───── PROVIDED DATA

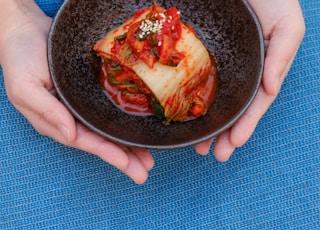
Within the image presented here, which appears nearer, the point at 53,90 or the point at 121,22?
the point at 53,90

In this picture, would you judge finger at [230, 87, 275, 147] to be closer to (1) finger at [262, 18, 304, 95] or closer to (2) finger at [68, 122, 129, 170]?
(1) finger at [262, 18, 304, 95]

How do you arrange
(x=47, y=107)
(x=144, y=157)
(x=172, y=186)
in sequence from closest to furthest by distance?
(x=47, y=107), (x=144, y=157), (x=172, y=186)

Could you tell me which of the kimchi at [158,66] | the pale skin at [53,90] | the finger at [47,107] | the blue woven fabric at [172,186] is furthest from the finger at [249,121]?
the finger at [47,107]

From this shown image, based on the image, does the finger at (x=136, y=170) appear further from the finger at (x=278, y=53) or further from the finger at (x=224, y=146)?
the finger at (x=278, y=53)

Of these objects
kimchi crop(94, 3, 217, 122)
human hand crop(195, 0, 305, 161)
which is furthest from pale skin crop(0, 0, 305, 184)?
kimchi crop(94, 3, 217, 122)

──────────

WHAT IS ASKED ->
Can you copy every line of the records above word for word, leaving out the pictures?

THE COMPLETED TASK ->
Within the image presented here, which appears nearer, the point at 53,90 or the point at 121,22?
the point at 53,90

In this picture, would you judge finger at [230, 87, 275, 147] to be closer to (1) finger at [262, 18, 304, 95] or closer to (2) finger at [68, 122, 129, 170]?
(1) finger at [262, 18, 304, 95]

How do you arrange
(x=47, y=107)
(x=144, y=157)
(x=172, y=186)
in sequence from closest to furthest by distance?
(x=47, y=107), (x=144, y=157), (x=172, y=186)

Could you tell me which of the kimchi at [158,66] | the pale skin at [53,90] | the finger at [47,107] | the blue woven fabric at [172,186] is furthest from the finger at [249,121]?
the finger at [47,107]

From this shown image, based on the image, does the finger at (x=136, y=170) appear further from the finger at (x=278, y=53) or further from the finger at (x=224, y=146)?
the finger at (x=278, y=53)

Of these objects
kimchi crop(94, 3, 217, 122)
human hand crop(195, 0, 305, 161)
which is furthest from pale skin crop(0, 0, 305, 184)?
kimchi crop(94, 3, 217, 122)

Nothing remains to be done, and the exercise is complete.